■ Instructions to follow
From the passage about Shihad below, list every album, festival, and venue that is mentioned by name.

■ Extract to read
__________

When pushed, Knight admits that Shihad and Coleman fell out in the wake of the Churn album.

“Yeah, because we sort of had a deal that he was going to do the first two albums. We did Churn with him and that was great, but then we decided we wanted to produce the second album Killjoy by ourselves. He’s a very hard guy to communicate with, especially back then because it was fax machines, and what have you, and there was a bit of miscommunication. We sort of went ahead and did the album without him. He came back and said, ‘you signed this contract, so pay me some money.’ So we paid him off. Over the next few years, it was water under the bridge. It was all cool.”

Be it shamanism in the live music arena, summoning a special kind of magic, or just good playing, some of Shihad’s shows are burnt forever into the minds of those present. Personally, several Big Day Out afternoon sessions saw the Kiwis threaten to steal the show from the later headliners, and a headlining gig at The Rosemount Hotel in the late 2000’s remains one of the finest pub gigs I’ve ever seen, to this day. One of the best Australasian live bands ever, that hasn’t always translated to Shihad’s albums.

__________

■ Material
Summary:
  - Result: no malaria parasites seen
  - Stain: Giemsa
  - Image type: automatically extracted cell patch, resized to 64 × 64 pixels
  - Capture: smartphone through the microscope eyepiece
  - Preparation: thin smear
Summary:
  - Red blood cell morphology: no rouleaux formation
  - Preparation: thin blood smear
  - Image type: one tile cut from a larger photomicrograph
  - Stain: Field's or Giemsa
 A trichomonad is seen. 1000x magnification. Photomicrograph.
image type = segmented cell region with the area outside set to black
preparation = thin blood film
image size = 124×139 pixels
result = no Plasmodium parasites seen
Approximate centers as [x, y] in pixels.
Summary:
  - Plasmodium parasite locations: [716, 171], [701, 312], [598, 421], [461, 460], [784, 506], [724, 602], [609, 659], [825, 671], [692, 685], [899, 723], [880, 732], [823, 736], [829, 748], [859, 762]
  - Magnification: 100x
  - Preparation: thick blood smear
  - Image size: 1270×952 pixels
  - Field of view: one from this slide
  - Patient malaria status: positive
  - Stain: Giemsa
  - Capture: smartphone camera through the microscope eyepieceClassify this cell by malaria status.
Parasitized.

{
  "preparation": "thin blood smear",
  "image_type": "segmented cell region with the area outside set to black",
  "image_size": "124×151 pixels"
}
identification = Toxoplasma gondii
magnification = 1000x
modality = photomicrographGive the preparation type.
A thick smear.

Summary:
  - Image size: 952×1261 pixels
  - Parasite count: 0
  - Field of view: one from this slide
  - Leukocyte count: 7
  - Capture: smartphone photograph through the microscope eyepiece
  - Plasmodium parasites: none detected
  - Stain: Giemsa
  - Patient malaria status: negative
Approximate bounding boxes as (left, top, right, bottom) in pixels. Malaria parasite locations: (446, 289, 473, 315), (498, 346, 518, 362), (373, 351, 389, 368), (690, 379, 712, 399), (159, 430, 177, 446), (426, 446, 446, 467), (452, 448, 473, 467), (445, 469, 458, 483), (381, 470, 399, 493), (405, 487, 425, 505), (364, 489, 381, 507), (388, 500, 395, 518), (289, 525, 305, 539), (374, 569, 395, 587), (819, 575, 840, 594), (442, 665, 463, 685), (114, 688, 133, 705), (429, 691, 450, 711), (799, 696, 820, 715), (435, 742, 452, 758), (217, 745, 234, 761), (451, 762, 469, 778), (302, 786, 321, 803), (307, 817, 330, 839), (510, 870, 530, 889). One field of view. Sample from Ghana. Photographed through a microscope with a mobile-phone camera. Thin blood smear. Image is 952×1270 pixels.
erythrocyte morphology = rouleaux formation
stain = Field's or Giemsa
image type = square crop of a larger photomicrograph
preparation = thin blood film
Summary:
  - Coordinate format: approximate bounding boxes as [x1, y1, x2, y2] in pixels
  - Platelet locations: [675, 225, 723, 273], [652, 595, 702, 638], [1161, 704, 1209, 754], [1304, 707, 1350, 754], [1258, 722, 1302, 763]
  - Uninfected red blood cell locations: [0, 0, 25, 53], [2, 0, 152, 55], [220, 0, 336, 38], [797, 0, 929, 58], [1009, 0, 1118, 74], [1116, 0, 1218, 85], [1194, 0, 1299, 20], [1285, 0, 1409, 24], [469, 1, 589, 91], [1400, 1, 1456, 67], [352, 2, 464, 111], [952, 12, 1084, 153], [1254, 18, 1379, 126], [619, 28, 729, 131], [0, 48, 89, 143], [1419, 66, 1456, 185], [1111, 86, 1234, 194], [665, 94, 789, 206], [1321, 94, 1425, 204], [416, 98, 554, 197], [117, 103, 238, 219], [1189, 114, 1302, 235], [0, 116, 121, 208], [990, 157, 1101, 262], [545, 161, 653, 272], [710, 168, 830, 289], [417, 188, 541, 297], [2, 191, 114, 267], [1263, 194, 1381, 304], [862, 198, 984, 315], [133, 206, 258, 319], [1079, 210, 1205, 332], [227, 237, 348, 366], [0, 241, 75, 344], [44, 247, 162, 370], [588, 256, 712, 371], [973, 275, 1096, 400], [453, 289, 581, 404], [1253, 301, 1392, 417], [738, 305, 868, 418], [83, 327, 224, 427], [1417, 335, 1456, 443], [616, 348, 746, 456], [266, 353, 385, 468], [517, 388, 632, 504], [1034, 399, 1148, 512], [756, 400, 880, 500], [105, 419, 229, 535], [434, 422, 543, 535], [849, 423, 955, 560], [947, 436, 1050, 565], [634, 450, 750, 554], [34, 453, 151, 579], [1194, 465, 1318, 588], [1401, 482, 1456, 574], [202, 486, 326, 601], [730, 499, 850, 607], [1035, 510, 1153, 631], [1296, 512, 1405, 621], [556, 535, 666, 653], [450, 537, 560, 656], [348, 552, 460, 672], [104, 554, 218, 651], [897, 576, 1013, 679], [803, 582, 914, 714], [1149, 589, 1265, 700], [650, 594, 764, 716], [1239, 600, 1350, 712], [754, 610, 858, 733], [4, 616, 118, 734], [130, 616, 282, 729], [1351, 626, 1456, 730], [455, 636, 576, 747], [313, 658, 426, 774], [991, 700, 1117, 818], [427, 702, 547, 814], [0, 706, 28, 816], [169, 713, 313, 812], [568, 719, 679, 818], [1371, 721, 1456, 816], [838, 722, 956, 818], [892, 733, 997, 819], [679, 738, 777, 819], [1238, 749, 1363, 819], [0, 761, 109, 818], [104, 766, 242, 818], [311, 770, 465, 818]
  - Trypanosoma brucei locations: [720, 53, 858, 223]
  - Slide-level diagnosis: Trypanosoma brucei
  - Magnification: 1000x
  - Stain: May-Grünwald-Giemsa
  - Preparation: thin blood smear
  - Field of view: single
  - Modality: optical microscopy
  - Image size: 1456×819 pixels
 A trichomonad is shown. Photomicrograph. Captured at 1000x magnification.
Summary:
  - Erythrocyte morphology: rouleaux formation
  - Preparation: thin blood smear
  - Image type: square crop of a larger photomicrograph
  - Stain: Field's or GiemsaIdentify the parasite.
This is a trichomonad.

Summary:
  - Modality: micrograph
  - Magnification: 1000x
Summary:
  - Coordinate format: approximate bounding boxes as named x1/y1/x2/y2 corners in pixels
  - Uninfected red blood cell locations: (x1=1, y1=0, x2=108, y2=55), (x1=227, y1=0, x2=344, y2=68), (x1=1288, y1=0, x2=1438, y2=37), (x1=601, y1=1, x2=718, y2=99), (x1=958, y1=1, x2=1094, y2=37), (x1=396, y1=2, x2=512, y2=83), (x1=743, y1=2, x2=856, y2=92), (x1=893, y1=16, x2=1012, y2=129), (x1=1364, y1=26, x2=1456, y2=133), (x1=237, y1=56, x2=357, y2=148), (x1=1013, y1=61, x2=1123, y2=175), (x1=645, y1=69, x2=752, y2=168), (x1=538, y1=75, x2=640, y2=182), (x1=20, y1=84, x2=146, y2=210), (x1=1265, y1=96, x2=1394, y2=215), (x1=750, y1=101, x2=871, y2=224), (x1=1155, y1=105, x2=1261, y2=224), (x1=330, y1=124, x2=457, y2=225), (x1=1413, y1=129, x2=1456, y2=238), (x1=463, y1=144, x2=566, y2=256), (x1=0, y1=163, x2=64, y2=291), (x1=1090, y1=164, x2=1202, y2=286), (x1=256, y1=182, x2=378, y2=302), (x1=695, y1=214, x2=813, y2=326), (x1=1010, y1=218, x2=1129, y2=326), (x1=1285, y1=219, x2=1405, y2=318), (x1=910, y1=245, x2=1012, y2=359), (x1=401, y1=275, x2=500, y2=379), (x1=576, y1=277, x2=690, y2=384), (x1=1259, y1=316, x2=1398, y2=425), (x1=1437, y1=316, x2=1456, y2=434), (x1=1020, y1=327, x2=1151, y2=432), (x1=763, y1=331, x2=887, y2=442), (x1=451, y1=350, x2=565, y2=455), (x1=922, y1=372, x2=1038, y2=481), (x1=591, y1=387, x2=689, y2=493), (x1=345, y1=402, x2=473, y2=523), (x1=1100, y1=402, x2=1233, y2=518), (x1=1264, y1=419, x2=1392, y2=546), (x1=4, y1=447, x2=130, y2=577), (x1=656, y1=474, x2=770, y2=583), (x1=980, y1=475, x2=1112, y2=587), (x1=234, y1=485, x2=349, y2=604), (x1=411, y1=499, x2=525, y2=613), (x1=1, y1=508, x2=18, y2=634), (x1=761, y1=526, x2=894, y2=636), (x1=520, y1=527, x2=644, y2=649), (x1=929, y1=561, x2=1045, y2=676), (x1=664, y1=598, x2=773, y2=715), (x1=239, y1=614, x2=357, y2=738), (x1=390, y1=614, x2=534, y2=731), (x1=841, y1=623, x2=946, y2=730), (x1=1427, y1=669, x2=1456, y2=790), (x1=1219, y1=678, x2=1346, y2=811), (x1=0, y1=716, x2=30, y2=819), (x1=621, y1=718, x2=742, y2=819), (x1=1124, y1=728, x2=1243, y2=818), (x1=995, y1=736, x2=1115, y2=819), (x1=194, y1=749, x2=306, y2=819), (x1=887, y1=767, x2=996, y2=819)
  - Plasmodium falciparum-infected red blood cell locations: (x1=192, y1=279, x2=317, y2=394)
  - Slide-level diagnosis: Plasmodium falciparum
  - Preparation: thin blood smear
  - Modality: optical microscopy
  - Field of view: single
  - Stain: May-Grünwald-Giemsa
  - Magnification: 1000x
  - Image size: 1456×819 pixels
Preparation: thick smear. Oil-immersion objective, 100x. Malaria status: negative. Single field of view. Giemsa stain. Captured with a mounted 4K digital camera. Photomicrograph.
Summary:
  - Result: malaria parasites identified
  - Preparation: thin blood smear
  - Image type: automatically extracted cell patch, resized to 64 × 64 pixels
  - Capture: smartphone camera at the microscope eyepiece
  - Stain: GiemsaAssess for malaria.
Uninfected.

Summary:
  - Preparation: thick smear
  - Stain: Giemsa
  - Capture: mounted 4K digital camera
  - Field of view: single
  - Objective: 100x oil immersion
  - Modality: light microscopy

__________

■ Full answer
Churn, Killjoy, Big Day Out, The Rosemount Hotel